# Can my pitbull be full breed with these bat like ears??



## PitbullMommy623 (Jun 11, 2014)

My boyfriend recently brought me home a supposed blue nose pit...i live him to death including his silly bat like ears but have never seen them on a pit. Can anyone clarify?

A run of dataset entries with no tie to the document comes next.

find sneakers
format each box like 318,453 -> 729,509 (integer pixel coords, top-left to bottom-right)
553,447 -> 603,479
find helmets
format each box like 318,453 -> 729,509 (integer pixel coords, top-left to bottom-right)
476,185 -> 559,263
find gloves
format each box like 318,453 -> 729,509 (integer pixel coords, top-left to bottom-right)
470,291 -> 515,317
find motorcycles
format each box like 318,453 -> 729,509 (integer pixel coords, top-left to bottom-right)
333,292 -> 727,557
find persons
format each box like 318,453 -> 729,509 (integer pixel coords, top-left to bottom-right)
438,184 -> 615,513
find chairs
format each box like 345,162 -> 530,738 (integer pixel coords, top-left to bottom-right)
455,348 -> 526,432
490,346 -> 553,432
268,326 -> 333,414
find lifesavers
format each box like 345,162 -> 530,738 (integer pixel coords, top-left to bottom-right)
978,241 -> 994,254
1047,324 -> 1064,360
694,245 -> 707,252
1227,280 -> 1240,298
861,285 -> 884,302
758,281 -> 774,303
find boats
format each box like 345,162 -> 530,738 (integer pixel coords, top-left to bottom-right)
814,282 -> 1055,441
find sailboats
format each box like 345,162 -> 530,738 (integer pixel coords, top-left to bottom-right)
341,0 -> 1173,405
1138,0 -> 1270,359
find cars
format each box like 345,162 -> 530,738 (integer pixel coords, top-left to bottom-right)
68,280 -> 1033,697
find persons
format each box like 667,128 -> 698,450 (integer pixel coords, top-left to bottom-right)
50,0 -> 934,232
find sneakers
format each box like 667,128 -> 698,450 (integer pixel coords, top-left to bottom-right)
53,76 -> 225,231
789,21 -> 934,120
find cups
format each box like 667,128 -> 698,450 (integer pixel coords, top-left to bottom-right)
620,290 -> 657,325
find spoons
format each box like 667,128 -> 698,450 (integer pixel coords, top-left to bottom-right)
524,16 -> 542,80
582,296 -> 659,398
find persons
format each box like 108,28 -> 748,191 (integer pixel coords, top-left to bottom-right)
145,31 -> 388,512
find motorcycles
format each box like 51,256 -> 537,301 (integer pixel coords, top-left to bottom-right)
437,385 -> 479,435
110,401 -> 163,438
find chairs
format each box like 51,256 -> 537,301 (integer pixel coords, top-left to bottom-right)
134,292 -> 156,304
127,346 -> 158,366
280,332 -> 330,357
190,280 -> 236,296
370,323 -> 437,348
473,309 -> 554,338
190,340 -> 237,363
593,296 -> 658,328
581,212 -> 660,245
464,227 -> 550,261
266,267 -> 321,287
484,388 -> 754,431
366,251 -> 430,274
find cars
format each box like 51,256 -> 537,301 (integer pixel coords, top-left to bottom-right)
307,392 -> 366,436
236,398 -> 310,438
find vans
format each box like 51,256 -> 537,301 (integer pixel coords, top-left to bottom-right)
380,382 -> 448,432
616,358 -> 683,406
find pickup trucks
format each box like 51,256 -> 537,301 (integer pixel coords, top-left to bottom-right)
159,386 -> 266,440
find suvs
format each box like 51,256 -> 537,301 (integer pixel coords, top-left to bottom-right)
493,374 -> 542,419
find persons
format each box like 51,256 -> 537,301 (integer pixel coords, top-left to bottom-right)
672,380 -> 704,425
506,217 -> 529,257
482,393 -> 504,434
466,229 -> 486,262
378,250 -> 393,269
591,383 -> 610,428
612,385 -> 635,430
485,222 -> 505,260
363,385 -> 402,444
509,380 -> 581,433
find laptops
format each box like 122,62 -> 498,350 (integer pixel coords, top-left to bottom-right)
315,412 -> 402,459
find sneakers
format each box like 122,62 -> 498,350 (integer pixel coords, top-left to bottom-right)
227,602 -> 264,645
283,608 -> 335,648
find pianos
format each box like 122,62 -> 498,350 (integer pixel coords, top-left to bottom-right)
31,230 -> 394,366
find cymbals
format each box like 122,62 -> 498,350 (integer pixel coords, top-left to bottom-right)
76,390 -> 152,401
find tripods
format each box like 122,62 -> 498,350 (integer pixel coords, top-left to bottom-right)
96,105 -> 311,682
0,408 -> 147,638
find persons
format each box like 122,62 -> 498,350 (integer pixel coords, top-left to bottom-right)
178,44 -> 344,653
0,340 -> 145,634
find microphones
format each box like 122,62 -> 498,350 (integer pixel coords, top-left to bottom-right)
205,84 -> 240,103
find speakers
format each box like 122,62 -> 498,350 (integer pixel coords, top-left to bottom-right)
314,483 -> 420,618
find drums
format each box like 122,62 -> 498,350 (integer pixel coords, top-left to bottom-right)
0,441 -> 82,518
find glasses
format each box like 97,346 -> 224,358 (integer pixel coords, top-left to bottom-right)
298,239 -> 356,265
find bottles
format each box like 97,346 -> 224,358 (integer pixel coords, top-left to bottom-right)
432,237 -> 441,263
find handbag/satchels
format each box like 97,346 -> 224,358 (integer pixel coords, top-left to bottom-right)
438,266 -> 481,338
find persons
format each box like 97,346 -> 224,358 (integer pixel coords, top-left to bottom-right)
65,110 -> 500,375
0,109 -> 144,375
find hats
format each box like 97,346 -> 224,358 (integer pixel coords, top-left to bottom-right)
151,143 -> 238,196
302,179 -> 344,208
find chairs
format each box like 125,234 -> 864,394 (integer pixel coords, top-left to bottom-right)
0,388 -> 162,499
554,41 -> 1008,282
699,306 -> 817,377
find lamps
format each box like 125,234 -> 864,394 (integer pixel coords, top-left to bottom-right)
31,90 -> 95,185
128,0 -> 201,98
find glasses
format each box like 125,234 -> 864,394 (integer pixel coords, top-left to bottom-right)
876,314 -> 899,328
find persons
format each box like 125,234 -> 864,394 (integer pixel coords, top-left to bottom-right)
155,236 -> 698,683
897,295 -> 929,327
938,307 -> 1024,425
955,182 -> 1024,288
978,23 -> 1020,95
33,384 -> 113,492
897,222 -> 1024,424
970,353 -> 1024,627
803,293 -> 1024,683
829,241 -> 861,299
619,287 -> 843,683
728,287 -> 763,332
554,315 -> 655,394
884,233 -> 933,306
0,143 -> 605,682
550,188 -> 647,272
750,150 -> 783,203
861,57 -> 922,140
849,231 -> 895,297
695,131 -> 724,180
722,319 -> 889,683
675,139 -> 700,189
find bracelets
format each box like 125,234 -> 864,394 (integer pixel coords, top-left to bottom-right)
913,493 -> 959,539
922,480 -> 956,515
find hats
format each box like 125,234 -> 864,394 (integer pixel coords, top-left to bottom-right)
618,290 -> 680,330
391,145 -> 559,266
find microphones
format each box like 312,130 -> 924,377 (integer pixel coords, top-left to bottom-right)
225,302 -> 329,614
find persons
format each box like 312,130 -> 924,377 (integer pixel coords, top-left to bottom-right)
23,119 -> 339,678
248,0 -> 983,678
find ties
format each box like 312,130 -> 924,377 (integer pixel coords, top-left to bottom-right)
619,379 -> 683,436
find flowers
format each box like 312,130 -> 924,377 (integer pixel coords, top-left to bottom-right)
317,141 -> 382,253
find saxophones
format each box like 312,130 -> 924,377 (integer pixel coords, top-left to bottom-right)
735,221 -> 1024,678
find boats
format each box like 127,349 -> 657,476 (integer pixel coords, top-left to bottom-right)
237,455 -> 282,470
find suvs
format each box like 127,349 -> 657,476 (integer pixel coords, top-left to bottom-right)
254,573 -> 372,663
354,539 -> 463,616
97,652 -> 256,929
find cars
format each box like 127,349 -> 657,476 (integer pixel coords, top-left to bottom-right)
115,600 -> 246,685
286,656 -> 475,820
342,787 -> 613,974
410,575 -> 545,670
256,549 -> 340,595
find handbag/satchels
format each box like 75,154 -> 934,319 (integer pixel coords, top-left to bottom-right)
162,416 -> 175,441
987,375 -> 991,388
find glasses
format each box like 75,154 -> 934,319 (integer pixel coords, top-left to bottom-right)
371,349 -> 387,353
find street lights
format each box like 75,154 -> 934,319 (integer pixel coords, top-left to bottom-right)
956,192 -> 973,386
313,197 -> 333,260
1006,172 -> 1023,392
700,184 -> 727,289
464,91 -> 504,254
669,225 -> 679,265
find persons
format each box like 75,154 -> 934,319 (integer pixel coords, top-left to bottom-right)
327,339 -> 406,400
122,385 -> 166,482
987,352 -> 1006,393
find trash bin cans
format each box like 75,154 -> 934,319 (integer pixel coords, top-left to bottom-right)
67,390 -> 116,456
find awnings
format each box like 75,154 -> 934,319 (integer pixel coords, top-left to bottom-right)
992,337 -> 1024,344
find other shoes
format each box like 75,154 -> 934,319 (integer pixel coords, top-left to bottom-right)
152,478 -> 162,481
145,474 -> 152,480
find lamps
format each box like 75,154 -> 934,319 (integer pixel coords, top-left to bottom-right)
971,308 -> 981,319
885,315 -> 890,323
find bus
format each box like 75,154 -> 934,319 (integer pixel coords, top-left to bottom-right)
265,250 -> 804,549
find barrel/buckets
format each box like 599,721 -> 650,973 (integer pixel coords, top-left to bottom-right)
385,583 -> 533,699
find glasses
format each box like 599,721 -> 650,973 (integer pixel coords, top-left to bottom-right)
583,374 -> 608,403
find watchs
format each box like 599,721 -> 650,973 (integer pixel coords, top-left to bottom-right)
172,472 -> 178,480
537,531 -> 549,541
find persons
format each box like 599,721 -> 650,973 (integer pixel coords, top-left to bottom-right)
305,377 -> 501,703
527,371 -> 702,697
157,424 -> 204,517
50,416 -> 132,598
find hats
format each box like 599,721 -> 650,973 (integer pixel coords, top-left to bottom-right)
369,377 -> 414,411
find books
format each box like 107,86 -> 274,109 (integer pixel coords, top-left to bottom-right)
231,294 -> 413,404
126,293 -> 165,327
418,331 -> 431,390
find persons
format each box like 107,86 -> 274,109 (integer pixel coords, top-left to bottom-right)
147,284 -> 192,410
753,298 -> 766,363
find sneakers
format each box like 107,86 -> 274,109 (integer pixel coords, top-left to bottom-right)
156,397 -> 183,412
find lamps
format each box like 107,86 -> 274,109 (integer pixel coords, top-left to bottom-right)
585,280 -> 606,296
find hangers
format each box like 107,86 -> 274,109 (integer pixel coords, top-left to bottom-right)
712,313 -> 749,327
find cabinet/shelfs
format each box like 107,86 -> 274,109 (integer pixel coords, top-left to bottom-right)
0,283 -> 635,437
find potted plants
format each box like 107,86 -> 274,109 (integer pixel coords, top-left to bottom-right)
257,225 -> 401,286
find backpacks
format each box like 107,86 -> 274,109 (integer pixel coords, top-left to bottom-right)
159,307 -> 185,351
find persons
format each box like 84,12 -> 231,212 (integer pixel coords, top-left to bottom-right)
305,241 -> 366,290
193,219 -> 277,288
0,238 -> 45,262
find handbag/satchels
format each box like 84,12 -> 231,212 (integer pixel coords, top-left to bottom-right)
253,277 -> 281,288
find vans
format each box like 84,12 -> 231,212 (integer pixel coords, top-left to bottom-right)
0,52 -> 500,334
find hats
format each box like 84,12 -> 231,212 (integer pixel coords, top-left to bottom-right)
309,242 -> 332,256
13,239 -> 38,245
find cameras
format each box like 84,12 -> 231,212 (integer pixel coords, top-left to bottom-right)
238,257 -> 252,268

https://fbcdn-photos-f-a.akamaihd.n...9_10152401374331628_2519358045215996433_n.jpg

https://fbcdn-photos-h-a.akamaihd.n...52401374111628_5124389661267100405_n.jpgTammy


----------



## ::::COACH:::: (Apr 4, 2012)

Bully breeds can have bat ears, many purebreds do as well as mixed. However, if your dog doesn't have legit pedigree papers, there is no way to know what breed he is. He *looks* like an American Bully mix to me.


----------



## BCdogs (May 30, 2014)

What Coach said.

Also, bluenose isn't a "type" of Pit Bull, it just describes the colour, so there's no ambiguity there. Your dog either has a blue nose or it doesn't.


----------



## jttar (Jan 31, 2013)

Hello PitbullMommy623,

Welcome to the forum. As mentioned, if you don't have pedigree papers it is probably a mixed breed but there is no way of telling. What is for certain is what a cute pup you have. Love those "bat" ears. Glad to hear that you are so fond of the pup already. Many happy years together. 
Thanks for the introduction and the pictures.

Joe


----------



## PitbullMommy623 (Jun 11, 2014)

Thanks for responses. I am very in love with my new pup. Is so smart too....i have 2 other pitbull mixes although I swear my big white one is an Argentina Dogo.https://fbcdn-sphotos-g-a.akamaihd....0-8/1888774_10152275381181628_739631233_o.jpg
The white bone is Thor...being a dog and digging holes in pic.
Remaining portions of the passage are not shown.